▶ _Input material_
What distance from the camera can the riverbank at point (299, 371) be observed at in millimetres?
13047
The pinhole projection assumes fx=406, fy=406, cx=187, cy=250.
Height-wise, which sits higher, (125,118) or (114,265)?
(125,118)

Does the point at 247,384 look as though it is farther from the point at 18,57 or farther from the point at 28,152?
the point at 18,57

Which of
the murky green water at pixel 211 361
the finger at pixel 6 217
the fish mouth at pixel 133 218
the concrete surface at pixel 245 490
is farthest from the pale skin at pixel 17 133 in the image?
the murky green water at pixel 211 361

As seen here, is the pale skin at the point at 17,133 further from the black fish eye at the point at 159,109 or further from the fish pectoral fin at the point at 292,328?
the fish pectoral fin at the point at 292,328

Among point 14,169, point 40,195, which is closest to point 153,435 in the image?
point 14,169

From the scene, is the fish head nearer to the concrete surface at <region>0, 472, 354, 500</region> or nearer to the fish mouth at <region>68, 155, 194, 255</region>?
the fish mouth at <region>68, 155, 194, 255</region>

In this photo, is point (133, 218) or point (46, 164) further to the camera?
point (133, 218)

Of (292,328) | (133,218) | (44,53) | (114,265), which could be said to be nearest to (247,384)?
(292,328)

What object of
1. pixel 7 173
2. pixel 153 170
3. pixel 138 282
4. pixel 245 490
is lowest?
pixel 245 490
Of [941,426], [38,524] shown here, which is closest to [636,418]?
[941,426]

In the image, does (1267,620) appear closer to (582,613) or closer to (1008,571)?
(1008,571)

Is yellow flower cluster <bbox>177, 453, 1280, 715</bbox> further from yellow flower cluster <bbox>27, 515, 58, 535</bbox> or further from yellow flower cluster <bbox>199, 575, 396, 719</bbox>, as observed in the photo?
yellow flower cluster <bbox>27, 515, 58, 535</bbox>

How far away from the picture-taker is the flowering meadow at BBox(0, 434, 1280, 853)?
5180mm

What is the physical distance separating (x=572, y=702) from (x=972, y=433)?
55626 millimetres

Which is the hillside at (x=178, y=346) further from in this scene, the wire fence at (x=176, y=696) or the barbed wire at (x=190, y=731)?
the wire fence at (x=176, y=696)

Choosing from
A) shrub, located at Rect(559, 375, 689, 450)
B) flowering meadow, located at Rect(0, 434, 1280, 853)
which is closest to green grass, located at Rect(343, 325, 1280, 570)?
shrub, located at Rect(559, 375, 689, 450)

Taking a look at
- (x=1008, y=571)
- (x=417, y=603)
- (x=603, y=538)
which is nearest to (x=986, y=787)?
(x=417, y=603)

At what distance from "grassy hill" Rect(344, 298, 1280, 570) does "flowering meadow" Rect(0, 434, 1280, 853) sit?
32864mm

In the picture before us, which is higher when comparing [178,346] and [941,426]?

▶ _Problem to solve_
Reproduce all of the entries above, changing every occurrence of "flowering meadow" to "wildflower meadow" and leaving the rest untouched.

▶ _Problem solution_
What distance from the camera can the riverbank at point (299, 371) be observed at in millimetres?
13047
The pinhole projection assumes fx=406, fy=406, cx=187, cy=250.
Height-wise, which sits higher, (125,118) or (114,265)?
(125,118)

Does the point at 247,384 look as though it is farther from the point at 18,57 or farther from the point at 28,152?
the point at 18,57

Which of
the murky green water at pixel 211 361
the finger at pixel 6 217
the fish mouth at pixel 133 218
the concrete surface at pixel 245 490
is farthest from the pale skin at pixel 17 133 in the image?
the murky green water at pixel 211 361

As seen here, is the pale skin at the point at 17,133 further from the black fish eye at the point at 159,109 or further from the fish pectoral fin at the point at 292,328?
the fish pectoral fin at the point at 292,328

Among point 14,169, point 40,195, which is closest to point 153,435 in the image?
point 14,169

From the scene, is the fish head nearer to the concrete surface at <region>0, 472, 354, 500</region> or nearer to the fish mouth at <region>68, 155, 194, 255</region>?
the fish mouth at <region>68, 155, 194, 255</region>

In this photo, is point (133, 218) or point (46, 164) further to the camera?
point (133, 218)

Of (292,328) | (133,218) | (44,53) | (114,265), which could be said to be nearest to (247,384)?
(292,328)

What object of
1. pixel 7 173
2. pixel 153 170
3. pixel 138 282
4. pixel 245 490
is lowest?
pixel 245 490
Of [941,426], [38,524] shown here, which is closest to [636,418]?
[941,426]

In the image, does (1267,620) appear closer to (582,613) or closer to (1008,571)?
(1008,571)

Is yellow flower cluster <bbox>177, 453, 1280, 715</bbox> further from yellow flower cluster <bbox>27, 515, 58, 535</bbox> or further from yellow flower cluster <bbox>199, 575, 396, 719</bbox>, as observed in the photo?
yellow flower cluster <bbox>27, 515, 58, 535</bbox>

How far away from the picture-taker is the wildflower meadow at BBox(0, 434, 1280, 853)?
5180mm

What is the physical distance separating (x=572, y=702) from (x=972, y=433)?
55626 millimetres

Which is the hillside at (x=178, y=346) further from in this scene, the wire fence at (x=176, y=696) or the barbed wire at (x=190, y=731)?
the wire fence at (x=176, y=696)

Choosing from
A) shrub, located at Rect(559, 375, 689, 450)
B) wildflower meadow, located at Rect(0, 434, 1280, 853)
which is closest to green grass, located at Rect(343, 325, 1280, 570)?
shrub, located at Rect(559, 375, 689, 450)

Taking a look at
- (x=1008, y=571)
- (x=417, y=603)
- (x=603, y=538)
which is nearest to (x=986, y=787)?
(x=417, y=603)

At what distance from "grassy hill" Rect(344, 298, 1280, 570) does "wildflower meadow" Rect(0, 434, 1280, 853) sit?
32864mm

In the picture before us, which is higher when comparing [178,346] and [941,426]?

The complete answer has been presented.